Give tofu the "Jamaican jerk" treatment and bring the flavours of the Caribbean to your table. For the quintessential experience, serve the seasoned tofu with leafy rice, pineapple slaw and an easy coconut saucy to drizzle over the top.
The quantities provided above are averages only.
Always read product labels for the most up-to-date allergen information. Visit hellofresh.co.nz/foodinfo for allergen and ingredient information. If you have received a substitute ingredient, please be aware allergens may have changed
1 packet
basmati rice
½ packet
firm tofu
(Contains Soy; May be present Egg, Sesame, Crustaceans. )
1 tin
Pineapple Slices
1 sachet
Mild Caribbean Jerk Seasoning
1 packet
Slaw Mix
1 packet
coconut milk
1 sachet
vegetable stock powder
1 packet
baby leaves
olive oil
1.5 cup
water
2 tsp
plain flour
(Contains Gluten; )
drizzle
white wine vinegar
• Add the water to a medium saucepan and bring to the boil. • Add basmati rice, stir, cover with a lid and reduce heat to low. • Cook for 10 minutes, then remove pan from heat and keep covered until rice is tender and all the water is absorbed, 10 minutes. • While rice is cooking, pat firm tofu dry with paper towel. Cut firm tofu (see ingredients) into 1cm chunks. Reserve pineapple juice (2 tbs for 2 people / 1/4 cup for 4 people), then drain pineapple slices. • In a medium bowl, combine the plain flour, mild Caribbean jerk seasoning and tofu. Season with salt and toss to coat. Set aside.
TIP: The rice will finish cooking in its own steam so don’t peek!
• Heat a large frying pan over high heat. • Cook pineapple slices until lightly charred, 2-3 minutes each side. Transfer to a plate, then roughly chop pineapple. • Return pan to medium-high heat with a generous drizzle of olive oil. • When the oil is hot, cook tofu, turning occasionally, until golden, 5-7 minutes. Season to taste. Transfer to a plate and cover to keep warm.
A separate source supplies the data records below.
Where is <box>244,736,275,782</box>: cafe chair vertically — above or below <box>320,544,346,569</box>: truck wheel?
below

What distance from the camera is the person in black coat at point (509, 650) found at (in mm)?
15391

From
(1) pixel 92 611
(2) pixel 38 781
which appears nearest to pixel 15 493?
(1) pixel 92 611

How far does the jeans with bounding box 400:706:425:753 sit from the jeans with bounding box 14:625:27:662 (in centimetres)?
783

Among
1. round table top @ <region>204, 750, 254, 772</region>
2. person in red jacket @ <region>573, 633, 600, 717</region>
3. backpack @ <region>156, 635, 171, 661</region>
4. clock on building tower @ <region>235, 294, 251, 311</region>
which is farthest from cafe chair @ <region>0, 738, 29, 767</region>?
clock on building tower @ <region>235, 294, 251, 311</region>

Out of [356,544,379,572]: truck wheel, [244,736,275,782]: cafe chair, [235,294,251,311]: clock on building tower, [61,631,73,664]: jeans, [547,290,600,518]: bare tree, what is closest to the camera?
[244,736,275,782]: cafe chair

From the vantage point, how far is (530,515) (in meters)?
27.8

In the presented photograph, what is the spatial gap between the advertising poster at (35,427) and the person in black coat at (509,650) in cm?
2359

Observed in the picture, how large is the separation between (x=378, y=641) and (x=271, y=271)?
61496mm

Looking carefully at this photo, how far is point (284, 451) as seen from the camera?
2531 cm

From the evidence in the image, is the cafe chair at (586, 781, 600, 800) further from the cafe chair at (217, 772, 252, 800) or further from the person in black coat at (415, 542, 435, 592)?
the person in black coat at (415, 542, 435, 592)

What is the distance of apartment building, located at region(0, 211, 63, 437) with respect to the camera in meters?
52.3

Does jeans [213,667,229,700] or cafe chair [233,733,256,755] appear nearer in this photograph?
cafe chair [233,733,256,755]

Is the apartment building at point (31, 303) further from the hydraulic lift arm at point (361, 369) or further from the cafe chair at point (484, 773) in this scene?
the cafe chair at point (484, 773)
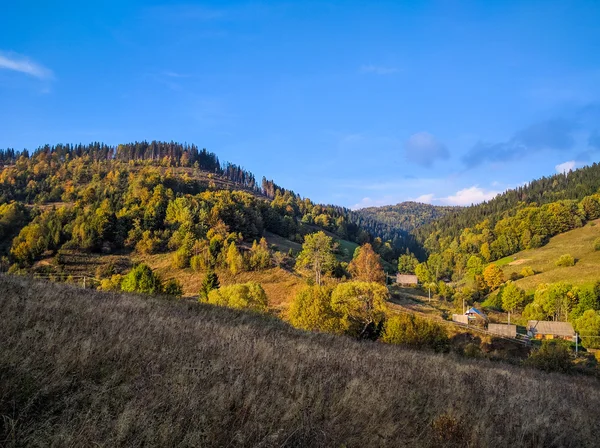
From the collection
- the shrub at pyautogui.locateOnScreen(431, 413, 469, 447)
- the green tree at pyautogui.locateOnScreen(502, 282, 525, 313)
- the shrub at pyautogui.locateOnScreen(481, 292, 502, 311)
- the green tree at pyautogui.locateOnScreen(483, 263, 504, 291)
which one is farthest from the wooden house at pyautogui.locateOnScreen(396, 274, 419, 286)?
the shrub at pyautogui.locateOnScreen(431, 413, 469, 447)

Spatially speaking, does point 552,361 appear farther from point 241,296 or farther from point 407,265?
point 407,265

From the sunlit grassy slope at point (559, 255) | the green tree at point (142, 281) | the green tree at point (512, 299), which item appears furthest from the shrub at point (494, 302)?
the green tree at point (142, 281)

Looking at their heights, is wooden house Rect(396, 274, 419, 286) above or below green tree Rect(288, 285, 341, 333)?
above

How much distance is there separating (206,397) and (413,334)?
3078 centimetres

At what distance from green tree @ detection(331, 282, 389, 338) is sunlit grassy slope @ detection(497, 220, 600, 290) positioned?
77.1m

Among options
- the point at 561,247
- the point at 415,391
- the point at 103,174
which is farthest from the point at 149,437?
the point at 103,174

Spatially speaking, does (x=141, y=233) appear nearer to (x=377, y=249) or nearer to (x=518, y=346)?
(x=518, y=346)

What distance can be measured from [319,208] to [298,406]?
19444 cm

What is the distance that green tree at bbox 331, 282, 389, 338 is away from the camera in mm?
38844

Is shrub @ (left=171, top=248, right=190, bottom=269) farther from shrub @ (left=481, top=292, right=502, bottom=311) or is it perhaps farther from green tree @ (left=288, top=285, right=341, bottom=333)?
shrub @ (left=481, top=292, right=502, bottom=311)

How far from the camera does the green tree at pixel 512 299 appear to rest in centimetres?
8731

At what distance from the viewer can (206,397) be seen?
3746 mm

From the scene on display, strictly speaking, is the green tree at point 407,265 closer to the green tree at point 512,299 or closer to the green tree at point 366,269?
the green tree at point 512,299

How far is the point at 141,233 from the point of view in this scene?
91.4m
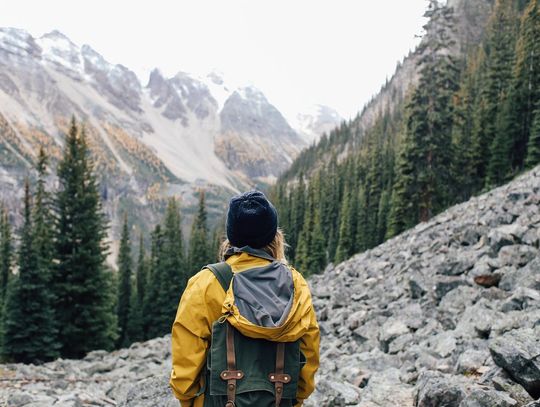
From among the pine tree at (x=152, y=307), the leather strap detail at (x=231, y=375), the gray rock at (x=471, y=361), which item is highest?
the leather strap detail at (x=231, y=375)

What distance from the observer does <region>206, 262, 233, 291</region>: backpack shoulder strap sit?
2957 mm

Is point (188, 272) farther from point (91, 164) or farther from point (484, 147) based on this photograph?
point (484, 147)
• While tofu is cooking, combine slaw mix, pineapple, reserved pineapple juice and a drizzle of white wine vinegar and olive oil in a large bowl. Season to taste. • Wipe out the frying pan and return to medium heat with a drizzle of olive oil. Add coconut milk and vegetable stock powder and simmer until thickened slightly, 2-3 minutes. Season to taste.
• Stir baby leaves through rice. • Divide leafy rice and pineapple slaw between bowls. • Top with Caribbean tofu, then spoon over creamy coconut sauce. Enjoy!